When employees moved offsite, some of the equipment they used moved with them. Unless employees are using their own equipment (more on that a bit later), they now had company property in their possession, introducing a myriad of potential issues:
- What happens if it gets damaged?
- What are the steps an employee must take if it gets stolen?
- How can it be legally reclaimed if an employee quits or is fired?
- Can we make an employee pay for a lost or damaged item out of their paychecks?
Even if an employee primarily uses equipment on company sites, and may only occasionally take it with them while traveling, it is a perfectly acceptable – and advisable – practice to ask them to acknowledge receipt in writing and lay out parameters of its use, care and safe return. This is commonly referred to as a Company Property and Equipment Agreement or an Acknowledgement of Receipt of Company Equipment Form.
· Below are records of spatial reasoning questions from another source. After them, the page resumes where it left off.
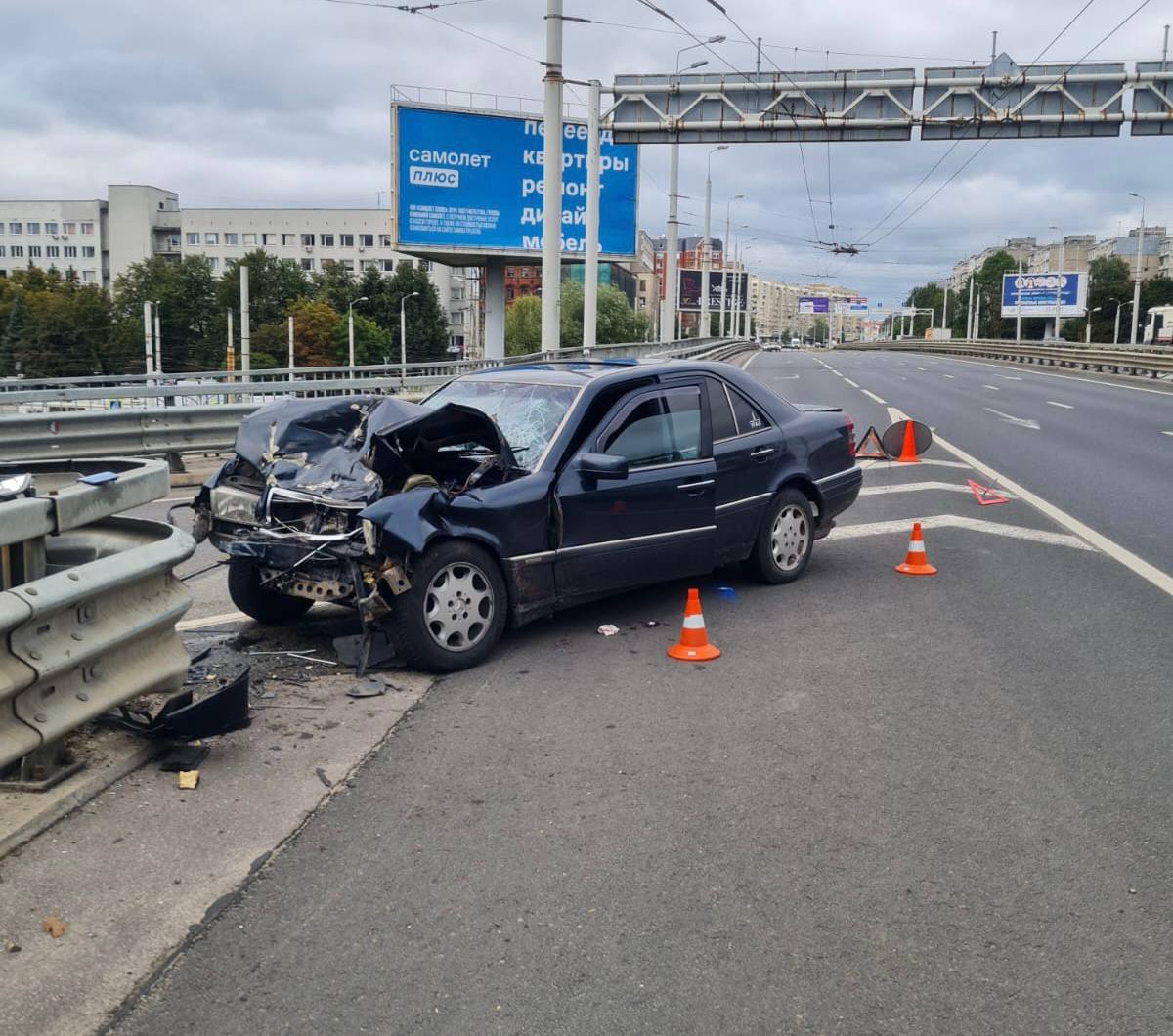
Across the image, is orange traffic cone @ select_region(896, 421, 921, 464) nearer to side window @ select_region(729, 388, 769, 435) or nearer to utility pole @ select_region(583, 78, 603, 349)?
side window @ select_region(729, 388, 769, 435)

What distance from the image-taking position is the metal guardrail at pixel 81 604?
3.80 m

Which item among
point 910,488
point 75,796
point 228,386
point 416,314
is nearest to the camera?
point 75,796

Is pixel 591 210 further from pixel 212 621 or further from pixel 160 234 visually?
pixel 160 234

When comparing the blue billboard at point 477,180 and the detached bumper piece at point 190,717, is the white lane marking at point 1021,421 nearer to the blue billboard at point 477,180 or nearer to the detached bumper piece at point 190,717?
the blue billboard at point 477,180

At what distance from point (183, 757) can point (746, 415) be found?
4.66 metres

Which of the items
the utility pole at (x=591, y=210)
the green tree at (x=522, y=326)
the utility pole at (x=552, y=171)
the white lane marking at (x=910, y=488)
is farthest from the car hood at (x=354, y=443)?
the green tree at (x=522, y=326)

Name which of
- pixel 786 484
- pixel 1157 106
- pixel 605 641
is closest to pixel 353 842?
pixel 605 641

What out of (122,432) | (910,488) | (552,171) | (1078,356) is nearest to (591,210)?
(552,171)

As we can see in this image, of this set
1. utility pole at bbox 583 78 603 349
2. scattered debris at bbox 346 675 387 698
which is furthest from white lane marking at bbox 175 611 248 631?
utility pole at bbox 583 78 603 349

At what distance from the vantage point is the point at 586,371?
24.3 feet

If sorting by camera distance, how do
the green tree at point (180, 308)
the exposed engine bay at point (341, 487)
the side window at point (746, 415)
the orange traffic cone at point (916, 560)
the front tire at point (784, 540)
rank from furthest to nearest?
the green tree at point (180, 308) < the orange traffic cone at point (916, 560) < the front tire at point (784, 540) < the side window at point (746, 415) < the exposed engine bay at point (341, 487)

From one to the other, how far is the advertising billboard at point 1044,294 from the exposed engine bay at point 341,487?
9365cm

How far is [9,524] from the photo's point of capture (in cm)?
373

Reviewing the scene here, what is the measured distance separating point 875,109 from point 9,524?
26892 mm
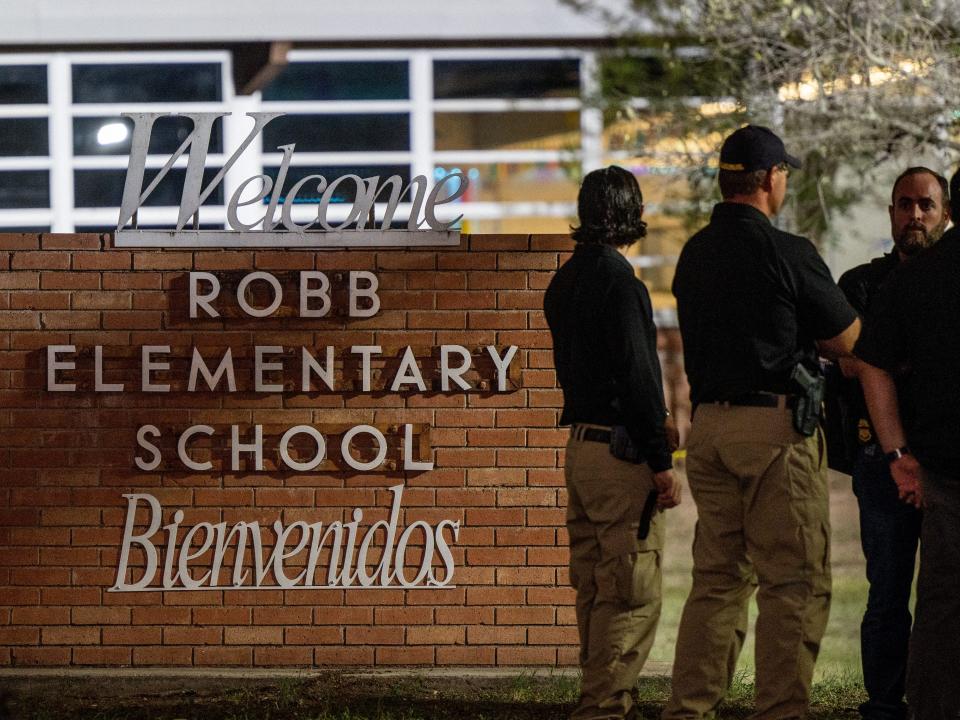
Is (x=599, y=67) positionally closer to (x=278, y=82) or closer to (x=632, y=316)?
(x=278, y=82)

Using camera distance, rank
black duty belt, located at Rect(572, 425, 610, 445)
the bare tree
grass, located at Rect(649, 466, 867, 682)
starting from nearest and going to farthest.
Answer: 1. black duty belt, located at Rect(572, 425, 610, 445)
2. grass, located at Rect(649, 466, 867, 682)
3. the bare tree

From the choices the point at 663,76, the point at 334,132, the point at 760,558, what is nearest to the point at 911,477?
the point at 760,558

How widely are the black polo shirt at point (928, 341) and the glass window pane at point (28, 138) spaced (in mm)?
9366

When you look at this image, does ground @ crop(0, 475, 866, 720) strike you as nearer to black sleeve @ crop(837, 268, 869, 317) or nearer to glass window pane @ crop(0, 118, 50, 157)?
black sleeve @ crop(837, 268, 869, 317)

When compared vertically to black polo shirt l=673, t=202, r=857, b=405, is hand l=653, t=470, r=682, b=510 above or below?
below

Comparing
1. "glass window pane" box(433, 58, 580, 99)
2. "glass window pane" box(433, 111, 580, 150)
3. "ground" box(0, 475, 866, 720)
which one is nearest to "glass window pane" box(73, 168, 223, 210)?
"glass window pane" box(433, 111, 580, 150)

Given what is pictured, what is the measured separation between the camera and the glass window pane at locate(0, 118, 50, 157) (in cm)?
1163

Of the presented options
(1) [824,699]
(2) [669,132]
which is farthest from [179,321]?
(2) [669,132]

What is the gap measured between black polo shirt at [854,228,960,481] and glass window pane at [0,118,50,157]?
9366mm

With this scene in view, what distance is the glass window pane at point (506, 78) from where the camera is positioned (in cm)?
1245

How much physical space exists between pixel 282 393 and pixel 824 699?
249 centimetres

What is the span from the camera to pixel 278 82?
1223 centimetres

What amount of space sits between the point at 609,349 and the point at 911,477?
Answer: 1.01m

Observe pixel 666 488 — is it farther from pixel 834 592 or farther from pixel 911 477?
pixel 834 592
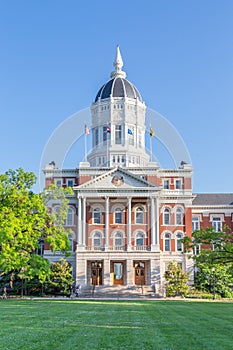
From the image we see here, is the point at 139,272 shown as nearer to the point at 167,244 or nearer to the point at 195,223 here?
the point at 167,244

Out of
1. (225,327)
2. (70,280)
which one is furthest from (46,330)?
(70,280)

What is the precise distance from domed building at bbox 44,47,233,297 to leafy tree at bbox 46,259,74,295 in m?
1.83

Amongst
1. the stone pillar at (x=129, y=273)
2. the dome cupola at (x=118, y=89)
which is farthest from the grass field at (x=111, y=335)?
the dome cupola at (x=118, y=89)

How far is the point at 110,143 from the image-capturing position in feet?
192

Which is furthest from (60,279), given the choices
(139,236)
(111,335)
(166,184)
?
(111,335)

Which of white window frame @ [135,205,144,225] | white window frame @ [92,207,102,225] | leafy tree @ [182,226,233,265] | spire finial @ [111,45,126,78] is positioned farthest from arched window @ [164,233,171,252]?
leafy tree @ [182,226,233,265]

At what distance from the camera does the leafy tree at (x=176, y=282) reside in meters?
46.0

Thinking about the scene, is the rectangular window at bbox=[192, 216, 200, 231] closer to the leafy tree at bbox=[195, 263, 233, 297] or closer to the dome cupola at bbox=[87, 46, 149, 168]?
the dome cupola at bbox=[87, 46, 149, 168]

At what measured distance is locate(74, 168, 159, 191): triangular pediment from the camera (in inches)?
2000

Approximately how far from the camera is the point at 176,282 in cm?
4656

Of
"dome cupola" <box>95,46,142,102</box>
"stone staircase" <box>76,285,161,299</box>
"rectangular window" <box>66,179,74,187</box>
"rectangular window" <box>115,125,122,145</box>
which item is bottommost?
"stone staircase" <box>76,285,161,299</box>

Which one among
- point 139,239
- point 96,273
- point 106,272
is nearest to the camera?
point 106,272

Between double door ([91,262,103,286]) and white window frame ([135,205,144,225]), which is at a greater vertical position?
white window frame ([135,205,144,225])

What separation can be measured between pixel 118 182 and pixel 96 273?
32.8 ft
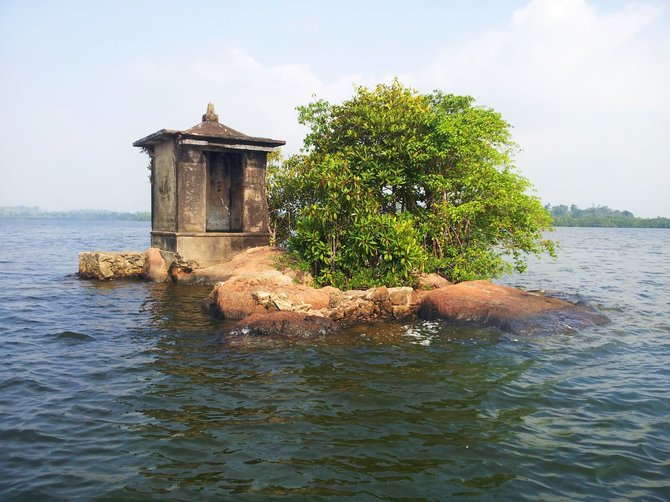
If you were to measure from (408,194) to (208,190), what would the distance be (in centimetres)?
821

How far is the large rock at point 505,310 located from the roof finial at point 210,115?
34.2 feet

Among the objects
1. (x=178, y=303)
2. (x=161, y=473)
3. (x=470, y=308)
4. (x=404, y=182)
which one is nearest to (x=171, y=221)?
(x=178, y=303)

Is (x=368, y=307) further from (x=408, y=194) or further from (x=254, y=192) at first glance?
(x=254, y=192)

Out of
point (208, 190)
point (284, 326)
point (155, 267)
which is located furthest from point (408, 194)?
point (155, 267)

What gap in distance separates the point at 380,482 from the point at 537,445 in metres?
2.16

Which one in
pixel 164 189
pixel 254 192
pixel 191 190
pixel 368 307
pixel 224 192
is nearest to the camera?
pixel 368 307

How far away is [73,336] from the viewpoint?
34.4 feet

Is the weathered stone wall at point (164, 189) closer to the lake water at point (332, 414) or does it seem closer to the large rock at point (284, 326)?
the lake water at point (332, 414)

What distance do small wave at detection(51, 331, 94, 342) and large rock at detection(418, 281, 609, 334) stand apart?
25.6ft

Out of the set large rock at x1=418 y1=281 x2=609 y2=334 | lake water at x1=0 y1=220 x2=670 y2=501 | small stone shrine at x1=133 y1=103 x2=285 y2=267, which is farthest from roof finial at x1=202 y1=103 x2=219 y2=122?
large rock at x1=418 y1=281 x2=609 y2=334

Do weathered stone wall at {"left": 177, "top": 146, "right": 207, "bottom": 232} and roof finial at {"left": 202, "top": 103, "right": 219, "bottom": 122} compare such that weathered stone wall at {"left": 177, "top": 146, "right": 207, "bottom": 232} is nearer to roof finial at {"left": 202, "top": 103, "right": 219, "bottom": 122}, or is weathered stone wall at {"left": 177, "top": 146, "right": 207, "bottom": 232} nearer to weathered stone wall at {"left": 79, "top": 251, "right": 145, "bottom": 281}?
roof finial at {"left": 202, "top": 103, "right": 219, "bottom": 122}

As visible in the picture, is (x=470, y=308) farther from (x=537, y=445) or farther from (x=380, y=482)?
(x=380, y=482)

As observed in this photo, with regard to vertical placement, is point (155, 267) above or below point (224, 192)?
below

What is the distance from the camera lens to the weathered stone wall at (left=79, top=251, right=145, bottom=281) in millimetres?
18672
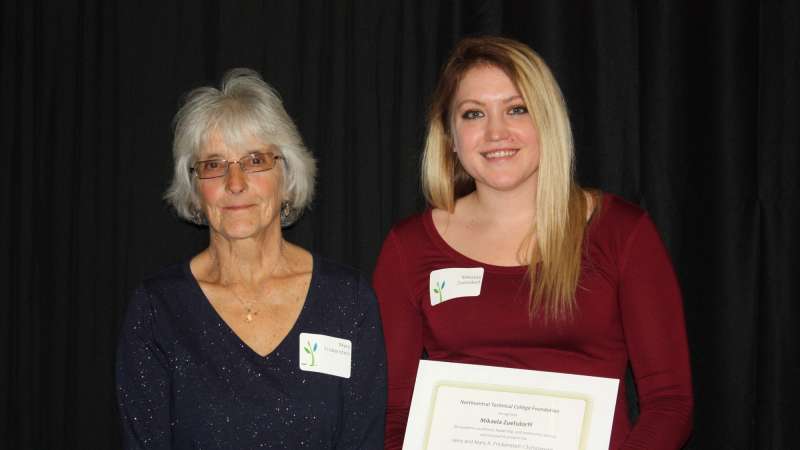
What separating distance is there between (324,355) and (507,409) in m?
0.57

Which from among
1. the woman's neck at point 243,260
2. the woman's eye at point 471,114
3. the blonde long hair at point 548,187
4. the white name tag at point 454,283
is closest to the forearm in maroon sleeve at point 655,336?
the blonde long hair at point 548,187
These documents generally provide the following details:
- Type of equipment, along with year of make, year, serial and model numbers
- Expectations and guidance if personal use is or is not permitted
- Beware of potential tax implications to the employee for personal use
- Agreement on the employee’s part to properly maintain the item and to report any functional issues or damage to the employer
- Acknowledgment that they understand what will occur if:
- good condition is not maintained
- the item is lost, stolen or damaged
- if the item is not returned upon separation from employment
Signing these documents can – and probably should – be made a condition of their ability use the equipment and/or ability to remote work, or be a condition of employment or continued employment, regardless of their tenure.
What about recouping damages or loss from paychecks? Is it legal?
Really broad is not generally the best approach to policy development. While having an all-encompassing payroll deduction authorization form signed upon hire sounds like an efficient way to handle any future employee paycheck deductions, it probably will not be enforceable, nor may it cover an employer if challenged in court or by a state labor department for unlawfully withholding wages.
A separate, signed payroll deduction authorization is necessary, and it should specifically relate to damage or loss due to negligence. Deductions for normal wear and tear or value depreciation should not be included as many states consider those situations to be a cost of doing business. Deductions should also, per most state laws, not take an employee below minimum wage in any weeks that they are taken from a check. Many states also exclude specific equipment or damage from allowable deductions.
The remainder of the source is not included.